Training Data Security Risks: The methodology has raised concerns about training data security as extensive extraction of an LLM’s memory could lead to data leakage, challenging the standing of proprietary LLMs.
Simulation of Real-world Interactions: Persona Hub enables the simulation of a diverse array of real-world interactions, offering unprecedented insights into user behavior, policy impacts, and complex system dynamics in virtual spaces.

Theoretical Implications:

Distributed Carrier-based Compression: This paradigm of treating personas as distributed carriers of knowledge provides a new lens for understanding and working with LLMs, potentially allowing for full-memory access of LLMs through comprehensive synthetic data extraction.
Scalability in Multimodal Contexts: While the paper primarily focuses on text-based data synthesis, the proposed methodology holds potential for extending to multimodal LLMs, paving the way for advanced synthetic data generation in visual, audio, and interactive domains.

Future Work:

The authors plan to refine Persona Hub further by enriching persona descriptions, aiming for a granular and detailed level akin to individual Wikipedia articles.

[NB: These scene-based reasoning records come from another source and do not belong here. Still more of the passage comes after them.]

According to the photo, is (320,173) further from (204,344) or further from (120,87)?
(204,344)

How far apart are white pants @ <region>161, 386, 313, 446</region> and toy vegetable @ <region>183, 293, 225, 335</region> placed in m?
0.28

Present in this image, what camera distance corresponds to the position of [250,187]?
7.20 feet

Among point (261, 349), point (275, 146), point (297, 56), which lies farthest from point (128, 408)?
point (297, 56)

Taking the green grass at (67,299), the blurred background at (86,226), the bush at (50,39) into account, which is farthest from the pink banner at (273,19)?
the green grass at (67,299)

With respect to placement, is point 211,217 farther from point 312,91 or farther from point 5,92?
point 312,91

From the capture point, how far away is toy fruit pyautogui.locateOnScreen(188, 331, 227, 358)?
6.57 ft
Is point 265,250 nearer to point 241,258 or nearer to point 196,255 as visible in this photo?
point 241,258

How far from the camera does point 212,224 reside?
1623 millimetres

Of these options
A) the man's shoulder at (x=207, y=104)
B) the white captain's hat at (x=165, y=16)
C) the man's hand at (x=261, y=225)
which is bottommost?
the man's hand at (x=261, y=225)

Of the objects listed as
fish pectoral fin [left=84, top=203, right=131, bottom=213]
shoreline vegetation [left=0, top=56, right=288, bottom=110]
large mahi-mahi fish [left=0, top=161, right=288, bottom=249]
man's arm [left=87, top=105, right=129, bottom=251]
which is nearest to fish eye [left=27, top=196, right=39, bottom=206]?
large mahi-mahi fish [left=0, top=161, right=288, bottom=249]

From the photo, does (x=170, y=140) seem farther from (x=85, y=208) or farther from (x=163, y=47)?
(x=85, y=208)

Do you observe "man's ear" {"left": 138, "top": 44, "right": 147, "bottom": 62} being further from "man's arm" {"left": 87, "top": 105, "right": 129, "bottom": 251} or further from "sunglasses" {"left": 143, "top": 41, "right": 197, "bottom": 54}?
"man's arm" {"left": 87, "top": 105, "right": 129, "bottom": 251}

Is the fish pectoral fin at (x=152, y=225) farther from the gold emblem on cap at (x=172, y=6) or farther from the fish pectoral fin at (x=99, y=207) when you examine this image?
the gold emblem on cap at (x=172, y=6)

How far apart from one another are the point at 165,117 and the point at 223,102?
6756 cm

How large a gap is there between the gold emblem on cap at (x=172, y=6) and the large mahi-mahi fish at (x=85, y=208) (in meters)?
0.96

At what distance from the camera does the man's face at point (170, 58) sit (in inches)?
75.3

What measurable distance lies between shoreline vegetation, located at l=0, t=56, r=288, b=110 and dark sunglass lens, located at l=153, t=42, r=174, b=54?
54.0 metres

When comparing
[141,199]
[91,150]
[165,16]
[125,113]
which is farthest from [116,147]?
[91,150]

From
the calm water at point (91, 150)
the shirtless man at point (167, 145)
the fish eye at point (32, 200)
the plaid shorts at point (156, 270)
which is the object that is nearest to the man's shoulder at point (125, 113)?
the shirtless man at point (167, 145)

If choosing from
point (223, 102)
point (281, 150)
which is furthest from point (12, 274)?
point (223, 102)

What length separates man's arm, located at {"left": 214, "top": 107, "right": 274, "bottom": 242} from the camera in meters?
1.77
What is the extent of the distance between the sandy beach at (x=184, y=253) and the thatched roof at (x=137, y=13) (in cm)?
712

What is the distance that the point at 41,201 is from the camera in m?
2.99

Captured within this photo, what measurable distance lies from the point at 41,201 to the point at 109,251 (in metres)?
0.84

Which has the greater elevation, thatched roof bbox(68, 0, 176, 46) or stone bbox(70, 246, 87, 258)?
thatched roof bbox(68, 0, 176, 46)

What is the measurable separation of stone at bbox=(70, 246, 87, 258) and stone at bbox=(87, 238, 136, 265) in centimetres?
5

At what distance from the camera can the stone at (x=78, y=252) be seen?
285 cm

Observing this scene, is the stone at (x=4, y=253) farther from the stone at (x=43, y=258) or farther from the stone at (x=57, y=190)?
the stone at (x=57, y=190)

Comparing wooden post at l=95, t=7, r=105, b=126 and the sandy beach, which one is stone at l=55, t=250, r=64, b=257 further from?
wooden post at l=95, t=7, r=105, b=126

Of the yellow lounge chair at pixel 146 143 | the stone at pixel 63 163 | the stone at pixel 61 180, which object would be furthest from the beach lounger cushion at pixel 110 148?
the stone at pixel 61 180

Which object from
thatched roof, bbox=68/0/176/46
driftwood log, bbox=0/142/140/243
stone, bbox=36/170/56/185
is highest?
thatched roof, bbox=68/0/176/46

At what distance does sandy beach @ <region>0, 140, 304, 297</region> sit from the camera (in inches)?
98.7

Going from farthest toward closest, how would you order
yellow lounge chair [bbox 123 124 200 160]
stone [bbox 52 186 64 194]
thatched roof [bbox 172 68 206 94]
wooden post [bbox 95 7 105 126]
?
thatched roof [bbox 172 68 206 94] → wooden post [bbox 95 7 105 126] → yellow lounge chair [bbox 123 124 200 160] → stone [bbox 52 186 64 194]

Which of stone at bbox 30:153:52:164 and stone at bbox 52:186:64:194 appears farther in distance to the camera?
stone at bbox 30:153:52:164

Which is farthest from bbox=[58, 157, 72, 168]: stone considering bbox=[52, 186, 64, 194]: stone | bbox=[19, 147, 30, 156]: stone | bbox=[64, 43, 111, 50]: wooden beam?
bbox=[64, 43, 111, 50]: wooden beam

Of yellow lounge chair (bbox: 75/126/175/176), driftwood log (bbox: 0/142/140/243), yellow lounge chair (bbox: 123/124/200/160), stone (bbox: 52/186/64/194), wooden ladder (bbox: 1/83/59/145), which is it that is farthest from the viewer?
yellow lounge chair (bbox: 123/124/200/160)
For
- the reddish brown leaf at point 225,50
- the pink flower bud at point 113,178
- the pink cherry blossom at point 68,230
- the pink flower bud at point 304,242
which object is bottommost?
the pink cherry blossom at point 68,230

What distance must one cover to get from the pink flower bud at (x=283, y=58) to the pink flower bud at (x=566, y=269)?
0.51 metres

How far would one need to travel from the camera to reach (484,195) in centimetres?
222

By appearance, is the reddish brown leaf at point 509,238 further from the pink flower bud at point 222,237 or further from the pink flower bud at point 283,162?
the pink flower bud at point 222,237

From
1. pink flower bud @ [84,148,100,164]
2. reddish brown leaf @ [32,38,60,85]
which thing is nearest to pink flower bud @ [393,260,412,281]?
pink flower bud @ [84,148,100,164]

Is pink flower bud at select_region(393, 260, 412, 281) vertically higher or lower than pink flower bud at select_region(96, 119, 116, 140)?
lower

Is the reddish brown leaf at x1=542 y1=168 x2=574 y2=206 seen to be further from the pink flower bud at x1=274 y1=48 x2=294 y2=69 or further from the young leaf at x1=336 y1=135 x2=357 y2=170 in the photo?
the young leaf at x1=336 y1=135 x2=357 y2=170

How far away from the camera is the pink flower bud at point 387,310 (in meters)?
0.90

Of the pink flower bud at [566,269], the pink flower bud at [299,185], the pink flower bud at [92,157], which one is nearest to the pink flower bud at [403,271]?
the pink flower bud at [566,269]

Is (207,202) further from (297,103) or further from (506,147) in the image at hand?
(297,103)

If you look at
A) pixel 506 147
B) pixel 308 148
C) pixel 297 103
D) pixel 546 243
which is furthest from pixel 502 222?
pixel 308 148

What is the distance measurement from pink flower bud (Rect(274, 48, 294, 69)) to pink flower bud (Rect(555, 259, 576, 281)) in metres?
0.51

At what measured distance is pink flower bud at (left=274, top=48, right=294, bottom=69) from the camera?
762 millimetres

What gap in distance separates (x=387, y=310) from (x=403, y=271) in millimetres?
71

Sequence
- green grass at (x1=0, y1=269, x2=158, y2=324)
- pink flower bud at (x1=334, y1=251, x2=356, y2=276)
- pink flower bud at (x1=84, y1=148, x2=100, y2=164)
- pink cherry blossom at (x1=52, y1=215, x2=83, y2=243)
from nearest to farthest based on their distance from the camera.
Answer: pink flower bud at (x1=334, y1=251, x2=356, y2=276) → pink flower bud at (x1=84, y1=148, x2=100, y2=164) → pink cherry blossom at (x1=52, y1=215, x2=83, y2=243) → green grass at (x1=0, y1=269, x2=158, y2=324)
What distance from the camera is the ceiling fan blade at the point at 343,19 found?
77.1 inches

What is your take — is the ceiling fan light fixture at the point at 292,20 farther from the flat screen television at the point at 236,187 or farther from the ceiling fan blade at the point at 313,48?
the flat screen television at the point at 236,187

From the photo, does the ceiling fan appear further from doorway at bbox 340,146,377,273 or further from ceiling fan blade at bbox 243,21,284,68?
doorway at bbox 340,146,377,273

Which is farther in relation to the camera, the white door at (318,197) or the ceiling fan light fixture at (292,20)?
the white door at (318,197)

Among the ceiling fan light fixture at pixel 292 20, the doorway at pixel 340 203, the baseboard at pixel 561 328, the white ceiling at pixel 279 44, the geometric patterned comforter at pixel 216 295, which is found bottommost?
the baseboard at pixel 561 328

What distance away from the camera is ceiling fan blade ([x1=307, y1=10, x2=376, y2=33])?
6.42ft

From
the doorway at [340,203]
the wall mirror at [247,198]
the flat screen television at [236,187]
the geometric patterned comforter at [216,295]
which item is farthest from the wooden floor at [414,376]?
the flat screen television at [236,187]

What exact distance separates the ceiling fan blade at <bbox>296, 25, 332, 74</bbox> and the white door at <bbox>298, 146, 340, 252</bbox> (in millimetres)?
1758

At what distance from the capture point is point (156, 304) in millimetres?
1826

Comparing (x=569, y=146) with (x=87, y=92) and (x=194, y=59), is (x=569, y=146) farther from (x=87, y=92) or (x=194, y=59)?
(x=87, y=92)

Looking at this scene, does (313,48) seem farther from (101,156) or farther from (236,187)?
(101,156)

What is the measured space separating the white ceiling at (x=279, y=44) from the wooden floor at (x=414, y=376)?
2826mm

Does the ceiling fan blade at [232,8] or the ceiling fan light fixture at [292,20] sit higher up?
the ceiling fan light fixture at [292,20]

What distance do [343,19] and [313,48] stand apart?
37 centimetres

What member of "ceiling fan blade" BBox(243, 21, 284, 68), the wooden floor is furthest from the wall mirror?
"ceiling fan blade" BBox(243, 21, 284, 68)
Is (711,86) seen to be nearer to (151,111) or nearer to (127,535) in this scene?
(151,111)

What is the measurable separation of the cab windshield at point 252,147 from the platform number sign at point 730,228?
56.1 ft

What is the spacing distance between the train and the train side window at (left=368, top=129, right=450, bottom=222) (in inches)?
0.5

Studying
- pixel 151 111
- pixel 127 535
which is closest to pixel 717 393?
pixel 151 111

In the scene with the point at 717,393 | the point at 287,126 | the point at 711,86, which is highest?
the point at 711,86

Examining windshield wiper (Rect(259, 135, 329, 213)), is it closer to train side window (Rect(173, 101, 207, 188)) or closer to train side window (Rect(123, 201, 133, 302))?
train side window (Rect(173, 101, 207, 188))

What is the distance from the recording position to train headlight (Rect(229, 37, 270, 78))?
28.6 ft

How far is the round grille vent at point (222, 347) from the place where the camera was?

They anticipate exploring multimodal LLMs for creating synthetic data across multiple domains and investigating super personas to explore tapping the super intelligence of LLMs.

Conclusion

This paper presents a detailed and systematic approach to scaling synthetic data creation using a massive collection of personas. It highlights significant advancements in LLM capabilities and points toward a future where LLMs not only process but also create high-quality data autonomously. The research demonstrates strong empirical results and opens up new avenues for leveraging LLMs in diverse application fields, emphasizing the broad practical and theoretical implications of the persona-driven data synthesis methodology.